Work to be completed: Extend the forum thread on DARPA's C-to-Rust conversion program, picking up after its last sentence.

Selected excerpt:
☆ ☆ ☆
DARPA TRACTOR program: C to Rust conversion

Back in July 2024, DARPA announced they were accepting proposals for reliable C to Rust conversion automation. Project title is Translate All C to Rust. A year later, there are some contracts with academia. Here's one, for $5 million:

Trying to find more of the contractors.

9 Likes

This sounds like an intractorble problem to me (see what I did there)

I was wondering though. If they manage to create some monster code analyse/AI translator that can translate C to Rust and shake all the UB out of it, then do they need Rust at all? Instead they could:

  1. Use that monster to generate good, UB free, C from the original C.

  2. Then if there are still teams of C devs working on some code base they could use that monster as a clippy for C to ensure all new code and changes they make is safe.

I would worry that such a monster tool would produce Rust that nobody could read or want to work on. Firstly because this C devs would have to learn Rust, secondly because my observation of such language translations is that the output is pretty tortuous and convoluted.
☆ ☆ ☆
Data listing:

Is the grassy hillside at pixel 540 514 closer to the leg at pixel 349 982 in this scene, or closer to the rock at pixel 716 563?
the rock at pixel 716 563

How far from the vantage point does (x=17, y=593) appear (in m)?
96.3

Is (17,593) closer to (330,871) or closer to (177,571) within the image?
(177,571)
☆ ☆ ☆
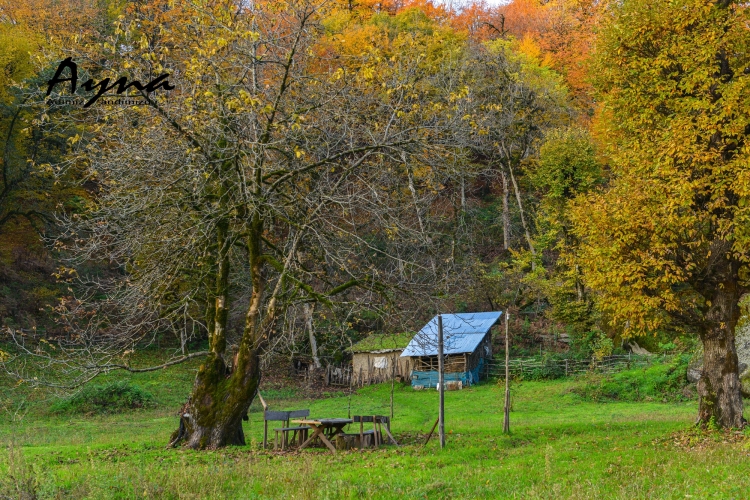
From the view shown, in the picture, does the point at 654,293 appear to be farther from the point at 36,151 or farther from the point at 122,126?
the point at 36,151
☆ ☆ ☆
Task result:
Still, I did have good results getting my AI friend to translate a 500 line C program to Rust a few months back. Including dealing with some gnarly C macros.

The object of this is to get good Rust out. It's a DARPA R&D project. They know it's hard.

There's C2Rust, but the Rust that comes out is awful. They just define unsafe types that have exactly the semantics of C pointers, and transliterate C to unsafe Rust.

The two key problems are figuring out how big arrays are, and turning pointer arithmetic into slices if at all possible. Solve both of those, and halfway decent Rust should come out.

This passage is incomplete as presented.